The Correct Option is A

Step 1: Understanding the Concept:
This is a word problem that can be solved by setting up an algebraic equation based on the relationships between the ages.
Step 2: Key Formula or Approach:
1. Define a variable for the unknown age (Sue's age).
2. Express the other ages in terms of this variable.
3. Set up an equation where the sum of the ages equals the given total.

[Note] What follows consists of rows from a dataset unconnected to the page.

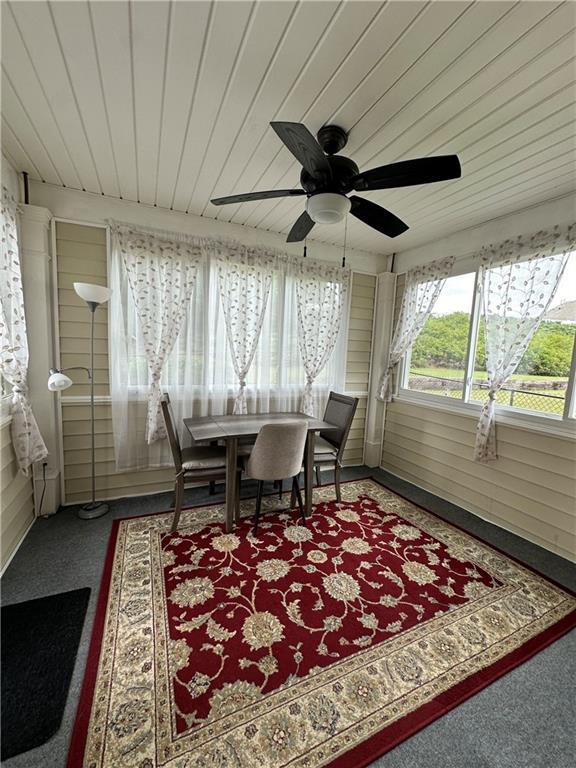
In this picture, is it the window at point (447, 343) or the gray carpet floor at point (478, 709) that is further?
the window at point (447, 343)

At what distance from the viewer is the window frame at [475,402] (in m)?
2.39

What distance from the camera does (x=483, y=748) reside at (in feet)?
3.97

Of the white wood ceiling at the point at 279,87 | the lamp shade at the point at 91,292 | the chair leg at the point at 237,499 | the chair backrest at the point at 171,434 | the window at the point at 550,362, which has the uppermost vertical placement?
the white wood ceiling at the point at 279,87

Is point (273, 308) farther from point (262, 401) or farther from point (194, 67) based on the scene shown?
point (194, 67)

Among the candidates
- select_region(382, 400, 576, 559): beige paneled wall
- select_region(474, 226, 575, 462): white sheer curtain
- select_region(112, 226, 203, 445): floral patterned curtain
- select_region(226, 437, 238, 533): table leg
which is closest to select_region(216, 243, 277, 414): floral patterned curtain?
select_region(112, 226, 203, 445): floral patterned curtain

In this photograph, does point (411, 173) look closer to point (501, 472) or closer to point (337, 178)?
point (337, 178)

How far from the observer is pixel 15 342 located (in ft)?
7.23

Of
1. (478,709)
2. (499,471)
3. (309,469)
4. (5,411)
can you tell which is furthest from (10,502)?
(499,471)

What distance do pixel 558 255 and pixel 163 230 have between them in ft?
10.9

4. Solve the equation for the variable.
Step 3: Detailed Explanation:
Let S be Sue's age.
Leah (L) is 6 years older than Sue, so: \[ L = S + 6 \] John (J) is 5 years older than Leah, so: \[ J = L + 5 = (S + 6) + 5 = S + 11 \] The sum of their ages is 41: \[ S + L + J = 41 \] Now, substitute the expressions for L and J into the sum equation: \[ S + (S + 6) + (S + 11) = 41 \] Combine the like terms: \[ 3S + 17 = 41 \] Subtract 17 from both sides: \[ 3S = 41 - 17 \] \[ 3S = 24 \] Divide by 3 to find S: \[ S = \frac{24}{3} = 8 \] Step 4: Final Answer:
Sue is 8 years old. The correct option is (A).